▸ Required action:
Each line of the records needs to come back exactly as written.

=== Begin Enclosure ===

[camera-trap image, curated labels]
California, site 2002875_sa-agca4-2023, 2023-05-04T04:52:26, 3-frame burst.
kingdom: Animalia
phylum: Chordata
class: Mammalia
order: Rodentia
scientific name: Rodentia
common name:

=== End Enclosure ===

▸ Answer section:
[camera-trap image, curated labels]
California, site 2002875_sa-agca4-2023, 2023-05-04T04:52:26, 3-frame burst.
kingdom: Animalia
phylum: Chordata
class: Mammalia
order: Rodentia
scientific name: Rodentia
common name:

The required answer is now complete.